You can automatically export your entire loaded prompt structure into a central pyprompts.toml file. This acts as an interface for users to easily view or override prompt templates and settings.

# Pass auto_export=True, or auto_export="custom_path.toml"
prompts = DynaPrompt(settings_files=["examples/"], auto_export=True)

# Access a prompt to trigger the lazy load and export the file
_ = prompts.google.gemini

File-Based Templates and Variables

Instead of writing long strings in your configuration files, you can reference external files directly in your TOML config. DynaPrompt will automatically resolve and load their contents!

[default.my_prompt]
# Read the prompt text directly from a file
template = "path/to/external_template.md"

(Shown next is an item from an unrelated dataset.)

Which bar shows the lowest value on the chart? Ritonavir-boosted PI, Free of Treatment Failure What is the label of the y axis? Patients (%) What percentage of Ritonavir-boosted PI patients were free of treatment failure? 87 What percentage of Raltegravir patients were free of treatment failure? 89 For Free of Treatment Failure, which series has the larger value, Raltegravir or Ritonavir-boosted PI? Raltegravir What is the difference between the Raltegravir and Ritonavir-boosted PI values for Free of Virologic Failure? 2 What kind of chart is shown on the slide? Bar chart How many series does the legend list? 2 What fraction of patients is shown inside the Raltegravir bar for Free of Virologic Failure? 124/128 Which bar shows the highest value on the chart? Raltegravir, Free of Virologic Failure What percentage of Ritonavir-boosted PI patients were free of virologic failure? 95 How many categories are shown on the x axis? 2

# Load default variables from a JSON or YAML file
variables = "path/to/default_vars.json"

You can also define prompt-specific variables directly inline:

[default.my_prompt]
template = "Hello {{ username }}! Your tier is {{ tier }}."
[default.my_prompt.variables]
tier = "Premium"

Schema Integration

DynaPrompt automatically registers Pydantic models found in your settings_files.

# If examples/schemas.py defines class UserProfile(BaseModel):
prompts = DynaPrompt(settings_files=["examples/"])

# Model is available as an attribute
user_schema = prompts.UserProfile

# Use it in rendering (automatically injects JSON schema if referenced in template)
rendered = prompts.fetch_user.render(username="em2m")

🔍 Inspection & Tab-Completion

DynaPrompt is designed for developer productivity.

  • Tab-Completion: Use dir(prompts) or hit Tab in your IDE to see all available prompts and schemas.
  • History Tracking: Inspect exactly where a prompt was loaded from and how it was merged across layers.